_WORK REQUIRED_
In the data below, find the line containing "How it works… 401", then set down that line and every later line up to and including the line containing "the primary source.", exactly.

*** DATA EXTRACT ***

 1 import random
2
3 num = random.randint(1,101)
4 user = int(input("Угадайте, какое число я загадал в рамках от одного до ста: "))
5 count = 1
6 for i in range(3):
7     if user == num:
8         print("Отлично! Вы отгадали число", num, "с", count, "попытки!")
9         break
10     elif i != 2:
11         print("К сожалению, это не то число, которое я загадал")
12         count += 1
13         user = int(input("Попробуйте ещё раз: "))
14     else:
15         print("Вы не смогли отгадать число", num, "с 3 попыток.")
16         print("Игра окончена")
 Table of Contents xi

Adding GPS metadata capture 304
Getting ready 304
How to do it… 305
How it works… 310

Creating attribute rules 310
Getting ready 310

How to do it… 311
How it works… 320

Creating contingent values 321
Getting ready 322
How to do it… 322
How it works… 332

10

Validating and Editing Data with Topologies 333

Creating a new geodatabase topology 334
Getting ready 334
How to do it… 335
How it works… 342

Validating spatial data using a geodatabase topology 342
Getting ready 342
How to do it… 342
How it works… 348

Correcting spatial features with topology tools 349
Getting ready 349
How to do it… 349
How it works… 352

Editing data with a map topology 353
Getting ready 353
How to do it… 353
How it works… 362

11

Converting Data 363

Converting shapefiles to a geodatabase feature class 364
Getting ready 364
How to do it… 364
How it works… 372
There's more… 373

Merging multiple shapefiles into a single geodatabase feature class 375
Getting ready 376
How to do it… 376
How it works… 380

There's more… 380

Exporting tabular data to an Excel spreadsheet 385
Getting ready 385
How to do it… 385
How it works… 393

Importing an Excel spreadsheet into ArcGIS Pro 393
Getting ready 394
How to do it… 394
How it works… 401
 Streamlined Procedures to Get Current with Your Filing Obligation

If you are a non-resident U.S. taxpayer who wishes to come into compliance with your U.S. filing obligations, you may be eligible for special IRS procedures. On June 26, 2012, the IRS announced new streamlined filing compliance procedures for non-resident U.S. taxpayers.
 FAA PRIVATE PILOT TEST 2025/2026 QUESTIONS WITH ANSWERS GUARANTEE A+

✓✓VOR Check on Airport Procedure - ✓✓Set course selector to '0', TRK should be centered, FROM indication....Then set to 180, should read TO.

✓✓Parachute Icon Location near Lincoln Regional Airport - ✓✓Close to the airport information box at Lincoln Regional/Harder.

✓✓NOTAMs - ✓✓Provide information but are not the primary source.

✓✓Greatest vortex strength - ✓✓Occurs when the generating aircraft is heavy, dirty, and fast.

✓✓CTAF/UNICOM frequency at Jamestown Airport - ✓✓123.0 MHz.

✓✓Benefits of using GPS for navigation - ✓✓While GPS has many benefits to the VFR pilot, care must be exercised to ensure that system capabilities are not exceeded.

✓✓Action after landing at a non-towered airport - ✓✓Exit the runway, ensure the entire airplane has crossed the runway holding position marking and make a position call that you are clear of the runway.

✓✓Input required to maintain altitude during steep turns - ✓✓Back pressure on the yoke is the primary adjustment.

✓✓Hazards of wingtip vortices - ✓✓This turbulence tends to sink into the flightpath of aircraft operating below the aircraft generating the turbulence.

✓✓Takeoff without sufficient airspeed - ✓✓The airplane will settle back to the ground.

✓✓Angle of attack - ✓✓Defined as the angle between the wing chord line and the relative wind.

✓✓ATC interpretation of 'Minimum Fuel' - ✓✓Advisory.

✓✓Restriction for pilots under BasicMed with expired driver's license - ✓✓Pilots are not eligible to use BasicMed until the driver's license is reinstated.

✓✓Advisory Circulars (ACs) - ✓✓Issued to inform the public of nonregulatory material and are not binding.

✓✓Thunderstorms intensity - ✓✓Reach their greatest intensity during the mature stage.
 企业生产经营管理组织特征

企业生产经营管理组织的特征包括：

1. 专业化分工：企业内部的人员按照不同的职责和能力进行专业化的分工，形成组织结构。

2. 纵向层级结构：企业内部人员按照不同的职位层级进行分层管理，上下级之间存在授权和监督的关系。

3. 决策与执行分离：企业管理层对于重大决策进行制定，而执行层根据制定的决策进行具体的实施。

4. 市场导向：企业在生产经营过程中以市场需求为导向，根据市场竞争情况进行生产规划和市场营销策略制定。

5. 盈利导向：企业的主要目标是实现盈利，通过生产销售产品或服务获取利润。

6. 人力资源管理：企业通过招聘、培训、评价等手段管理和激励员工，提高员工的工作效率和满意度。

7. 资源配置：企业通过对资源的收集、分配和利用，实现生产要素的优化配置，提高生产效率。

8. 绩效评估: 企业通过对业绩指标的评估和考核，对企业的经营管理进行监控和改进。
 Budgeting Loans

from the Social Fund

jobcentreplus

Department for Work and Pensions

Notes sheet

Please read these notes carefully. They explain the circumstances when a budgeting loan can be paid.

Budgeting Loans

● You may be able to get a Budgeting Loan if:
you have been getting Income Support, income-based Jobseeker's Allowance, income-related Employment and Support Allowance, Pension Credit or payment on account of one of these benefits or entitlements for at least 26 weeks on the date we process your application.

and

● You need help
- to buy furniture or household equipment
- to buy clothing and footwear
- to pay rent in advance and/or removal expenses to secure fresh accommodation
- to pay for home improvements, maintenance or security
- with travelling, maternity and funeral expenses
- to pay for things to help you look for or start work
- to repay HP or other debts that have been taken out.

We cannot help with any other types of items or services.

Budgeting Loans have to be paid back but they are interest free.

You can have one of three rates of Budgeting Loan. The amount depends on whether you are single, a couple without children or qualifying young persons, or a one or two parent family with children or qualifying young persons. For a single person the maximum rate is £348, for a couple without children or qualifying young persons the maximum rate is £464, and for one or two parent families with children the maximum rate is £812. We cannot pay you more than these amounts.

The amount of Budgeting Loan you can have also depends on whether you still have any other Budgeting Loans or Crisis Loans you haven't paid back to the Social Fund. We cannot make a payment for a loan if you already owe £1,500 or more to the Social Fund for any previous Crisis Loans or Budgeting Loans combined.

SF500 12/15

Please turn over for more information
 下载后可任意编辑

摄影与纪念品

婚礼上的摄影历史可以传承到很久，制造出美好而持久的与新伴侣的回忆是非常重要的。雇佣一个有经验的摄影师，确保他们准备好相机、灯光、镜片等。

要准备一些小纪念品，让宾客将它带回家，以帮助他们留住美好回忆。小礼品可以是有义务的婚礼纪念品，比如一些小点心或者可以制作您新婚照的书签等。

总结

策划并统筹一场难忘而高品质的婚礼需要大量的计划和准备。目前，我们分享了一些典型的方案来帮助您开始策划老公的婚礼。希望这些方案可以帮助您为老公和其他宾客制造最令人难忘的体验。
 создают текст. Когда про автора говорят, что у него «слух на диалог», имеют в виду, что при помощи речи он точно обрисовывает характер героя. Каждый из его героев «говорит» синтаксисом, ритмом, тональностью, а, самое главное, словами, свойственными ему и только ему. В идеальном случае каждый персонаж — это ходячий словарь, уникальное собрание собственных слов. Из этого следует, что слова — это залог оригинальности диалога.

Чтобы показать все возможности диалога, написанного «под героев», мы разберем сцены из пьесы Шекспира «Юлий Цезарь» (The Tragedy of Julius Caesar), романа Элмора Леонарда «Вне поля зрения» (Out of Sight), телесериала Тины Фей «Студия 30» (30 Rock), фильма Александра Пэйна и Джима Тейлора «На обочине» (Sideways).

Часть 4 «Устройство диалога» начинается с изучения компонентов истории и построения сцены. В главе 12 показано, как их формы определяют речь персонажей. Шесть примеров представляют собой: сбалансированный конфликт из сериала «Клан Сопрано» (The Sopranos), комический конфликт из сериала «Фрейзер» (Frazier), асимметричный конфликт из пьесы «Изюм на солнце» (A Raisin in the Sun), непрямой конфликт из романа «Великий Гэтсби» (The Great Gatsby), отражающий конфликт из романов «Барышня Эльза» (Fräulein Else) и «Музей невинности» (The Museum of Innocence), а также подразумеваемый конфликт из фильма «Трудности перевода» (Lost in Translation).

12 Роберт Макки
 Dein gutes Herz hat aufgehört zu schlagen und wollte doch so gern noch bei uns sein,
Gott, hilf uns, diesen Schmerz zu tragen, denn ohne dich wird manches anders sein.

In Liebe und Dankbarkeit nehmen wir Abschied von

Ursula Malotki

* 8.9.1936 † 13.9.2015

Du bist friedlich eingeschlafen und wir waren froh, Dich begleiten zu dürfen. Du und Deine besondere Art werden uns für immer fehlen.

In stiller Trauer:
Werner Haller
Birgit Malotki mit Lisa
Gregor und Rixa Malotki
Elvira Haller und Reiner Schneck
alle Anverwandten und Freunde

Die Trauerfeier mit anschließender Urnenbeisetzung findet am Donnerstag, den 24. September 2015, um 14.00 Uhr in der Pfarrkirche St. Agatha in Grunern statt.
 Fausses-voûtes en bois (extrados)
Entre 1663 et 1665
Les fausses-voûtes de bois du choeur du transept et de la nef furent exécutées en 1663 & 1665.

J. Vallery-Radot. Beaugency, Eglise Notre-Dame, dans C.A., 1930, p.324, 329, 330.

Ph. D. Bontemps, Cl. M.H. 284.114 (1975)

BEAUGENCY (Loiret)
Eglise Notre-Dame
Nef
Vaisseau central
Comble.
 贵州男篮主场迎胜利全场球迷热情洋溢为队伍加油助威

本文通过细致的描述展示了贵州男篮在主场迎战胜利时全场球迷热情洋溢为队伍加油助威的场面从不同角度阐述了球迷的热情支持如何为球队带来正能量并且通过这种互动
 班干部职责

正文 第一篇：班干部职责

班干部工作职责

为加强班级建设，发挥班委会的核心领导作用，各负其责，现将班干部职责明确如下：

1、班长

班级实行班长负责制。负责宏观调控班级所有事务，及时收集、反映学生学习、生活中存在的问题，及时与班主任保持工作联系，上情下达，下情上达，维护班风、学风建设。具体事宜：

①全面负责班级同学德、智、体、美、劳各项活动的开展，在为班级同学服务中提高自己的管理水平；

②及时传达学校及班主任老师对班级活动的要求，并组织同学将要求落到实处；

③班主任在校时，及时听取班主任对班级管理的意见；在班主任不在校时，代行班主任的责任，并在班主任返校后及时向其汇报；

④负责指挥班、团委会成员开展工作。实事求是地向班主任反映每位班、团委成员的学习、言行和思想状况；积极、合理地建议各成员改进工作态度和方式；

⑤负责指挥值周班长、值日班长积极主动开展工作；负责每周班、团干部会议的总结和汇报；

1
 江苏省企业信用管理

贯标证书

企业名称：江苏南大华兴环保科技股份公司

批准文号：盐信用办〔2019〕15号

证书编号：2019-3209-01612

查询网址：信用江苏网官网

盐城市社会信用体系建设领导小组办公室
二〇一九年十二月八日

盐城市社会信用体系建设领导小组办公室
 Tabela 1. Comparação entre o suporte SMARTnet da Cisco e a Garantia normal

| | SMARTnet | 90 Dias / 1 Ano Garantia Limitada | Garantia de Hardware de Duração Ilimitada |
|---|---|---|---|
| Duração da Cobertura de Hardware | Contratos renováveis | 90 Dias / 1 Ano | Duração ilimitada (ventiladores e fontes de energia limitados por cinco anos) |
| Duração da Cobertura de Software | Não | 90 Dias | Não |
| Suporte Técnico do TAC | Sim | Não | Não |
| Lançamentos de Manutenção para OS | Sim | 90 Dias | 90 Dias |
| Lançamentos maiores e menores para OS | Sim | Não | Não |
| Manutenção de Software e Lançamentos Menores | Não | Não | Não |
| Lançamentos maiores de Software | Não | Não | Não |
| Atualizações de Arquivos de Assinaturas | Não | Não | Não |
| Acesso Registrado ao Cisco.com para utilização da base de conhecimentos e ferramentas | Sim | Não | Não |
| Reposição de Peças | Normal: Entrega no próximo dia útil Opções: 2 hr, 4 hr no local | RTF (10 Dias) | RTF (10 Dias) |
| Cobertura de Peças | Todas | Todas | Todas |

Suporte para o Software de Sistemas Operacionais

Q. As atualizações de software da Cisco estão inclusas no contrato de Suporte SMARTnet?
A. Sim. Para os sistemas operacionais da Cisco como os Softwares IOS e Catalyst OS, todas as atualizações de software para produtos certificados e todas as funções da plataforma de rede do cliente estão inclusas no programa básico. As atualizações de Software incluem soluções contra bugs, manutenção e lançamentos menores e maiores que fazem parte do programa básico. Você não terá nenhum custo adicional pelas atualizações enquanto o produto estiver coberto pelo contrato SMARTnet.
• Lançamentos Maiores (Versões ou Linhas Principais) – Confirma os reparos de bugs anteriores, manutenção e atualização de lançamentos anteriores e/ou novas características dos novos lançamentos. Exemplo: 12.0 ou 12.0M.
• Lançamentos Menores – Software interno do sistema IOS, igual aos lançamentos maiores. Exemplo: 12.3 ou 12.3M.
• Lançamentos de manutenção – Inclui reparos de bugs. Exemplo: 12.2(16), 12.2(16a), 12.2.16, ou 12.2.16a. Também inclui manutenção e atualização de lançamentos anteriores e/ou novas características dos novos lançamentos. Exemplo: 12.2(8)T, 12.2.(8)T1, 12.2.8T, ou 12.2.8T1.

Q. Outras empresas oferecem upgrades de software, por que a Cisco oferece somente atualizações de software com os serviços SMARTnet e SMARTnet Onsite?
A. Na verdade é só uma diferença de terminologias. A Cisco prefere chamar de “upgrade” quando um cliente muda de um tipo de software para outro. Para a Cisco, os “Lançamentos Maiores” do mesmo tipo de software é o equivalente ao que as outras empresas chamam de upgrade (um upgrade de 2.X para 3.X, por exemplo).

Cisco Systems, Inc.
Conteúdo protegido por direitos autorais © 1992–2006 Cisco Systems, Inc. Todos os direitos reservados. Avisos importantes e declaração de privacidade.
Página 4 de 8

*** End of DATA EXTRACT ***

_SOLVED EXERCISE_
How it works… 401
 Streamlined Procedures to Get Current with Your Filing Obligation

If you are a non-resident U.S. taxpayer who wishes to come into compliance with your U.S. filing obligations, you may be eligible for special IRS procedures. On June 26, 2012, the IRS announced new streamlined filing compliance procedures for non-resident U.S. taxpayers.
 FAA PRIVATE PILOT TEST 2025/2026 QUESTIONS WITH ANSWERS GUARANTEE A+

✓✓VOR Check on Airport Procedure - ✓✓Set course selector to '0', TRK should be centered, FROM indication....Then set to 180, should read TO.

✓✓Parachute Icon Location near Lincoln Regional Airport - ✓✓Close to the airport information box at Lincoln Regional/Harder.

✓✓NOTAMs - ✓✓Provide information but are not the primary source.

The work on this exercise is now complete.